Gross margin could also stay above 5 percent throughout this year, after the figure rose 0.5 percentage points to 5.4 percent last year from the previous year’s 4.9 percent, thanks to an improved product mix, he added.
Inventec president Huang Kuo-chun said total shipments across the board would outpace last year’s 70 million units, driven by strong demand for servers and new orders for smart devices.
Earlier this year, Inventec chairman Richard Lee said the company plans to boost PC and non-PC product shipments by more than 42 percent year-on-year to 100 million units this year.
Shipments of PC-related products would grow in tandem with the rising demand for servers and commercial laptops this year, Huang said, without elaborating.
Earlier this month, International Data Corp said global PC sales would fall 4.9 percent to 293.1 million units this year, after sales fell 2.2 percent year-on-year last year.
Desktop PC shipments would drop 6.2 percent this year from last year and laptop shipments would fall 3.9 percent, IDC said.
“We maintain an optimistic outlook for the global PC industry because of the high-margin commercial PC business,” Huang said.

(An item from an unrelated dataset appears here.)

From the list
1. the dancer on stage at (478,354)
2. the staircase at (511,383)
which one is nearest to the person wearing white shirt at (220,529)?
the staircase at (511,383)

The company expects shipments of smart devices to grow by between 30 percent and 40 percent to between 65 million and 70 million units this year, fueled by new orders from new clients, said David Ho , chief executive of Inventec’s handset subsidiary, Inventec Appliance Corp .
Ho said the company has started to ship wearable products, but given that average selling prices are relatively low, he foresees the products making a meaningful revenue contribution in the fourth quarter of this year at the earliest.
Inventec’s PC-related segment accounted for 60 percent of the company’s total revenue last year, while its non-PC products, including smartphones and wireless speakers, contributed between 20 percent and 25 percent, Huang said.
Huang said he expects revenue contribution from PC-related products to gradually fall below 60 percent of total revenue.
Inventec shares rose 0.21 percent to close at NT$23.40 in Taipei trading yesterday, outpacing the TAIEX, which lost 0.27 percent.